▶ [The request]:
Reproduce the records verbatim, starting with their first line and continuing through the line that contains "<instances>", with both of those lines included.

-- Begin Information supplied --

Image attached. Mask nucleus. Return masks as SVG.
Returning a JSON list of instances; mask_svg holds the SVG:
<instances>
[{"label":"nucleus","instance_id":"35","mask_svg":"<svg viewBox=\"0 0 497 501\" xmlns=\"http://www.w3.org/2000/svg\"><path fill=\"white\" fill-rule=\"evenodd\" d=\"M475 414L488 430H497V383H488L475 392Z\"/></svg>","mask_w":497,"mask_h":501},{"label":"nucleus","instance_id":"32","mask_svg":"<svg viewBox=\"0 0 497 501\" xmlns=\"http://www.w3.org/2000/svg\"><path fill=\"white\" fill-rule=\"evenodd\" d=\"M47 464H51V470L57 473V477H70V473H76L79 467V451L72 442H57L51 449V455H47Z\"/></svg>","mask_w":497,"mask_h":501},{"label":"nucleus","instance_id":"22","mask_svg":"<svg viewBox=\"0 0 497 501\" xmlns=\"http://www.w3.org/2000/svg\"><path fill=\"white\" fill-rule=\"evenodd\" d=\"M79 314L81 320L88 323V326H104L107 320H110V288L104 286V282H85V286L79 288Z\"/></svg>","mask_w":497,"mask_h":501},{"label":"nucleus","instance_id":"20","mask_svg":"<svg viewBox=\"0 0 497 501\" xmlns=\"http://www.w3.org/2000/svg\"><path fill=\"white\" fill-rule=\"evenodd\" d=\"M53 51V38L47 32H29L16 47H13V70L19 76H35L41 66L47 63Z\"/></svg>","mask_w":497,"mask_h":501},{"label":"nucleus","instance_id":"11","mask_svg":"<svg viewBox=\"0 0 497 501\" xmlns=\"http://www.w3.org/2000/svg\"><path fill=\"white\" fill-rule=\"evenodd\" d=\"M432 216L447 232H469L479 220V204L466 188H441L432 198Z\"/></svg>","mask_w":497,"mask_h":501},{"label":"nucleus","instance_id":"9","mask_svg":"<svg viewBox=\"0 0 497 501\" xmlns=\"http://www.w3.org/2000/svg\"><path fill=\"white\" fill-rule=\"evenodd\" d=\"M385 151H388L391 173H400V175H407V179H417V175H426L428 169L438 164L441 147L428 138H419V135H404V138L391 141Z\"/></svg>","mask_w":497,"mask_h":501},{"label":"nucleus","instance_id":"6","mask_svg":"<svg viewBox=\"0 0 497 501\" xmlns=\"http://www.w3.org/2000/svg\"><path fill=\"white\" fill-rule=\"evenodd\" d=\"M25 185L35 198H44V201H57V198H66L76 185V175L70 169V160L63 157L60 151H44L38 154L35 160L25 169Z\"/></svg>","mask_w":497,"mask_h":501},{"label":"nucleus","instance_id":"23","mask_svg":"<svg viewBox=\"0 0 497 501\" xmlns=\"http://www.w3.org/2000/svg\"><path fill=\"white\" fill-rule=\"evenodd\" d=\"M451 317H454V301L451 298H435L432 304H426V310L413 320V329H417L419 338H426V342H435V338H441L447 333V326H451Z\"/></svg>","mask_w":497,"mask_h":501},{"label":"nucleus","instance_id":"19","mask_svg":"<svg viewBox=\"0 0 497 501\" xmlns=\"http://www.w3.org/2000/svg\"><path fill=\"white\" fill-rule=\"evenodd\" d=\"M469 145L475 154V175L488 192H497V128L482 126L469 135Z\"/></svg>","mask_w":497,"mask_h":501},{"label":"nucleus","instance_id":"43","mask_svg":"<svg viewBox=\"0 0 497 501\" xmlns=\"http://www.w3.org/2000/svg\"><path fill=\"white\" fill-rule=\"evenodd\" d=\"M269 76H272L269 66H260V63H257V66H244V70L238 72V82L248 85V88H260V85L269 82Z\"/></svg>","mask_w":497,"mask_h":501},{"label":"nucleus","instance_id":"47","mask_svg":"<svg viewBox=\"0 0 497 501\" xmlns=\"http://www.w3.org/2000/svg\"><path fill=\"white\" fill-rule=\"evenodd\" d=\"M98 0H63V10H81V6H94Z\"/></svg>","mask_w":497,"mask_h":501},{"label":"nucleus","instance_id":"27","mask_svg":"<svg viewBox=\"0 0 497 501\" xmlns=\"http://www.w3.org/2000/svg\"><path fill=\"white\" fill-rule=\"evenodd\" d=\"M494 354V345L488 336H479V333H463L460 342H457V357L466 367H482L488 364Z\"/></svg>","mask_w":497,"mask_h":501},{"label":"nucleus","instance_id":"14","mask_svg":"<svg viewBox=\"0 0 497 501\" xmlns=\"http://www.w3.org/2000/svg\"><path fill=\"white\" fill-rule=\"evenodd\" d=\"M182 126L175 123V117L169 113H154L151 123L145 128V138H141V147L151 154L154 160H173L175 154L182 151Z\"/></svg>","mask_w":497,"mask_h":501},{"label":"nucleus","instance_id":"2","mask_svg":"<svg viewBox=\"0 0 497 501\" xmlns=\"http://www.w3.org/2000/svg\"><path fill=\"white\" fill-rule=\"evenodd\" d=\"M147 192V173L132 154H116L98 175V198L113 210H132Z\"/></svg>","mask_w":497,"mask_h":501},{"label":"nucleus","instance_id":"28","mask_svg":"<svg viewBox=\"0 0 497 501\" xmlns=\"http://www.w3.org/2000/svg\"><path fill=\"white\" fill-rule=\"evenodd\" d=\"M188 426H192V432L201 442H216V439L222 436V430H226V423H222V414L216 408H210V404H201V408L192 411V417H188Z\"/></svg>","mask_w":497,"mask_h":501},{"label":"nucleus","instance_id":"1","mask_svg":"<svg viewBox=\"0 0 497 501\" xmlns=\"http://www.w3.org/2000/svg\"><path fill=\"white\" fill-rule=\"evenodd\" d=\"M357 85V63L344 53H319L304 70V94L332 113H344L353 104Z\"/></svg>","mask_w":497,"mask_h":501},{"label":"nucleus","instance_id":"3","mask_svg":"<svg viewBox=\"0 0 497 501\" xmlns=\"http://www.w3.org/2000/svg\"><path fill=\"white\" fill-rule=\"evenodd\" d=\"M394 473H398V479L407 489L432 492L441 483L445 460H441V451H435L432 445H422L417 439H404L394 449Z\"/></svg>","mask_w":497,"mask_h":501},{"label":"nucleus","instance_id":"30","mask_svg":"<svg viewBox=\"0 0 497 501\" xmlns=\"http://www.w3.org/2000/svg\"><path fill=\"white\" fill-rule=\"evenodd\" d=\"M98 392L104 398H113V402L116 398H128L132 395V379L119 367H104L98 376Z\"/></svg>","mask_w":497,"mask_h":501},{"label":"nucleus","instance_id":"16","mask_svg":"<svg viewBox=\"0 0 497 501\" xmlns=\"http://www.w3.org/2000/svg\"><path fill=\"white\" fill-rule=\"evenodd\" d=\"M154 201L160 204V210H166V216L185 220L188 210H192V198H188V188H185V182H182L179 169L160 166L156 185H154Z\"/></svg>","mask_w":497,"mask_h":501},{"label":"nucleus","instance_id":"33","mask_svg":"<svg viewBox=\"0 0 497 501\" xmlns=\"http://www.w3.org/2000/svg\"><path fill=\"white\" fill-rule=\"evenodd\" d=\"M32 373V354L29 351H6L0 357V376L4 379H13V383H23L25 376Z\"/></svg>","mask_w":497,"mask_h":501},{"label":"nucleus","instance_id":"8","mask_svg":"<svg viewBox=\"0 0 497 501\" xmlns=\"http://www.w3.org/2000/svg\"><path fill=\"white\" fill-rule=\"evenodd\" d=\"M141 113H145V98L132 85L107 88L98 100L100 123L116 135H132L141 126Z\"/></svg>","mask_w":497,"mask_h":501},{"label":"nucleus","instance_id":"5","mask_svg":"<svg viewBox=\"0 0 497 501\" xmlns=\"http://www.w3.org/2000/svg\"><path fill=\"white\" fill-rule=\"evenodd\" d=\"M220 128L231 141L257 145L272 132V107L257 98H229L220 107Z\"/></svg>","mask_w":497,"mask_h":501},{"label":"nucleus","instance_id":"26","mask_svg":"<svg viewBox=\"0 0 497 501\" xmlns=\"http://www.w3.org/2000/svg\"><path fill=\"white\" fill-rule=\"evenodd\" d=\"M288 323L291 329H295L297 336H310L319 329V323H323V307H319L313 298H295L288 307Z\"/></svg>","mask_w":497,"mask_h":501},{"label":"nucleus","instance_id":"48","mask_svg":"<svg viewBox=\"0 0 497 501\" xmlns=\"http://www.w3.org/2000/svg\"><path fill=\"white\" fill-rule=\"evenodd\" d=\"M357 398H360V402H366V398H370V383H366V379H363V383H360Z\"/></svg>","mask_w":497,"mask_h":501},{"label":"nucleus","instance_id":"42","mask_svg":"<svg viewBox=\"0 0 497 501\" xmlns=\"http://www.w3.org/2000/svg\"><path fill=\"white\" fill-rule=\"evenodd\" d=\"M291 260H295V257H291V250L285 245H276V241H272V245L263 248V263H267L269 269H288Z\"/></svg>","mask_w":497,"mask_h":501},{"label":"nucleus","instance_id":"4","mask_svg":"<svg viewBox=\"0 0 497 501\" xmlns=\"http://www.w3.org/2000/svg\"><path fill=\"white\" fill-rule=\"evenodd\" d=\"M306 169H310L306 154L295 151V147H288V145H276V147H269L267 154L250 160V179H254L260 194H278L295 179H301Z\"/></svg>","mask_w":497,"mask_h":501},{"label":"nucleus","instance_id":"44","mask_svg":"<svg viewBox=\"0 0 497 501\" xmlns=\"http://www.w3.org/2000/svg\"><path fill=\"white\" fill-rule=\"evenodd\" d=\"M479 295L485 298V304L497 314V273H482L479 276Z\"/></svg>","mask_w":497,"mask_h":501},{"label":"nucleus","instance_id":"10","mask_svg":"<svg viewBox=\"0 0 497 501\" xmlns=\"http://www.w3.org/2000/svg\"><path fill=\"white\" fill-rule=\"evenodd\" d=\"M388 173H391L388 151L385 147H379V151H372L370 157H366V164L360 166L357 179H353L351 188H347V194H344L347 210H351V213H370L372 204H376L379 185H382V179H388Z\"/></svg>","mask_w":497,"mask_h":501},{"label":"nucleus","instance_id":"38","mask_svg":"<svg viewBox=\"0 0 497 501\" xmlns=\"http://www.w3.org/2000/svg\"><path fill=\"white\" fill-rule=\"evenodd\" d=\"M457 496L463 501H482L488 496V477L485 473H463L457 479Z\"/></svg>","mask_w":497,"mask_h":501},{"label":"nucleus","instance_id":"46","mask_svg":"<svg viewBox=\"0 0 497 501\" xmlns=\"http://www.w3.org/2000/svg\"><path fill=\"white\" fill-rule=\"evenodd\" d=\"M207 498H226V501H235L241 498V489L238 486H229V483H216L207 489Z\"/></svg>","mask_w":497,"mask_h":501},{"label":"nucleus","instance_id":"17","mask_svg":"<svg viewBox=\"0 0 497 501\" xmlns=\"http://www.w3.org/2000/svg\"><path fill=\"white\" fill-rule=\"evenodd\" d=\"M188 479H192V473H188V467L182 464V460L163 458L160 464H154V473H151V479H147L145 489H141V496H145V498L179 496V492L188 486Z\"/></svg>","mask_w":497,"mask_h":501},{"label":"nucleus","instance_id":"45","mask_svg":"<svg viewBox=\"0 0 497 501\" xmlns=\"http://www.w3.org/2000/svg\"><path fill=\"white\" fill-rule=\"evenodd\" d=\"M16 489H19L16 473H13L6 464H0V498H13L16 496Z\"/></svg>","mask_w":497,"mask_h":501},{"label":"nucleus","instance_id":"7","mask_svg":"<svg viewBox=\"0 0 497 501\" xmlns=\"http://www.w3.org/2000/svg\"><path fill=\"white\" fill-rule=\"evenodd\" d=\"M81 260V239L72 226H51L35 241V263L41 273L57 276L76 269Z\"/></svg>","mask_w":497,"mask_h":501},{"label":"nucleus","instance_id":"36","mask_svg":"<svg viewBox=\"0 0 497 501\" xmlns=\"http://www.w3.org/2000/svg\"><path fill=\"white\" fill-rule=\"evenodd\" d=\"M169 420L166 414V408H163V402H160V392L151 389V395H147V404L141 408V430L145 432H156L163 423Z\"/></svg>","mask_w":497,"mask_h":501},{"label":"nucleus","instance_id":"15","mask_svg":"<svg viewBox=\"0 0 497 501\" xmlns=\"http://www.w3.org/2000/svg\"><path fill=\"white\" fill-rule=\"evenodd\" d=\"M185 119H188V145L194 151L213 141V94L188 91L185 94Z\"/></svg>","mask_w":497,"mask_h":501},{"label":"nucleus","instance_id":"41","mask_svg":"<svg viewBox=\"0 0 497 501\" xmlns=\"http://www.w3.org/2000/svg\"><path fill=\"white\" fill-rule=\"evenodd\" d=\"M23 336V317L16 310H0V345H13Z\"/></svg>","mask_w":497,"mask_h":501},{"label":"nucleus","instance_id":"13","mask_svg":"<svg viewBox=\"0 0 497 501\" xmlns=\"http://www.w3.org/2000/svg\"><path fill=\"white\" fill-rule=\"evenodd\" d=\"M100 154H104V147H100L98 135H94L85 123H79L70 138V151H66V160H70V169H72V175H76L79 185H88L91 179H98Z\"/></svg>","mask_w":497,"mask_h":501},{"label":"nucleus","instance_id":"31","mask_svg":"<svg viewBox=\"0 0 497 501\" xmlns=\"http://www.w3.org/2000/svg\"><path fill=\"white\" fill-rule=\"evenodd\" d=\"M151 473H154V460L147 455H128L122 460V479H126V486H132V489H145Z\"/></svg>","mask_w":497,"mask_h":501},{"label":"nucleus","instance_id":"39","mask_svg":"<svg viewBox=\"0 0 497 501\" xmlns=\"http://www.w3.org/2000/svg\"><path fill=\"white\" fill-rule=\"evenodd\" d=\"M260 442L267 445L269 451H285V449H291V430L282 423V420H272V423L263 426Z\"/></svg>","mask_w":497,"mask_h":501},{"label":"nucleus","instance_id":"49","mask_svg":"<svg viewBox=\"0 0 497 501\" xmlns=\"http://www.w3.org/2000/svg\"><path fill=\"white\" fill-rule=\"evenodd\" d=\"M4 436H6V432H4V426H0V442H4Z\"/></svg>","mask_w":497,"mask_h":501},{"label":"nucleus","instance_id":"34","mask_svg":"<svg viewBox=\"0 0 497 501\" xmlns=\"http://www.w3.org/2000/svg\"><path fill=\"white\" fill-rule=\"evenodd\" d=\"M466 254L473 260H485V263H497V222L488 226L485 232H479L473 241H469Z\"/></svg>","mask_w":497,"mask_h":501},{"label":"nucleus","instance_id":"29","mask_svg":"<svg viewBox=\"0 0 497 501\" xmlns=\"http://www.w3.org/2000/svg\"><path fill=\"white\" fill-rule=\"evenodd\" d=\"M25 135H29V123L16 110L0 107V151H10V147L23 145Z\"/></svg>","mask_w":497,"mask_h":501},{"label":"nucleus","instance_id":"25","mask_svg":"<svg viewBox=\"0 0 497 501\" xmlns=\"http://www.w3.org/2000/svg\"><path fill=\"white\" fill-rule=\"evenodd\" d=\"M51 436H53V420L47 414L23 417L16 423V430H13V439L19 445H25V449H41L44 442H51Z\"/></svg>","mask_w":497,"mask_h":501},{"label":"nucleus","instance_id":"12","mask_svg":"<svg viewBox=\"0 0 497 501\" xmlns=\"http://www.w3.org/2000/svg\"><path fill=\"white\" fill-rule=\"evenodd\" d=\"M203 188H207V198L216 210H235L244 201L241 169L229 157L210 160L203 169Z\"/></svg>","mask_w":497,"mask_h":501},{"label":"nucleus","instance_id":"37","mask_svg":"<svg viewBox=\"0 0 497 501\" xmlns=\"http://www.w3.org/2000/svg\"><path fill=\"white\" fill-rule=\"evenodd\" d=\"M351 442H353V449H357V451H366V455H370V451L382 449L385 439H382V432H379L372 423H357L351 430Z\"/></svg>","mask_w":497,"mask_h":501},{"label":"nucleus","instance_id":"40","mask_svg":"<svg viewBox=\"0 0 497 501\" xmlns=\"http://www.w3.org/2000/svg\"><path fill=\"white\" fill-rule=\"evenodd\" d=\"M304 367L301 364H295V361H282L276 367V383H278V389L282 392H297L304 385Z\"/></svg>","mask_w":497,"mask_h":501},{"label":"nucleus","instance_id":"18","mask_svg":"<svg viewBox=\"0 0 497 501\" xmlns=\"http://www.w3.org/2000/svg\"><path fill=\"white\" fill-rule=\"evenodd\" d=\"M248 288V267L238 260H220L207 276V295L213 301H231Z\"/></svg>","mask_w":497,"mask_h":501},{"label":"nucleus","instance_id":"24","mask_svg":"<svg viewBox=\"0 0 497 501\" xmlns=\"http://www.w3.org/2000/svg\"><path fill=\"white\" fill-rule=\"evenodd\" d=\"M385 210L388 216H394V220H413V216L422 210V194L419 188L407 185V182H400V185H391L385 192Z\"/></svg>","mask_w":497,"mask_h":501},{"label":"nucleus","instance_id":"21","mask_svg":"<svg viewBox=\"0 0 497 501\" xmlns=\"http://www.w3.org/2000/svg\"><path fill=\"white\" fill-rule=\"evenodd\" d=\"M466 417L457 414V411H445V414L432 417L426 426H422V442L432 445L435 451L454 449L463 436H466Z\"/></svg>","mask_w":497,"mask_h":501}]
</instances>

-- End Information supplied --

▶ [Reply]:
Image attached. Mask nucleus. Return masks as SVG.
Returning a JSON list of instances; mask_svg holds the SVG:
<instances>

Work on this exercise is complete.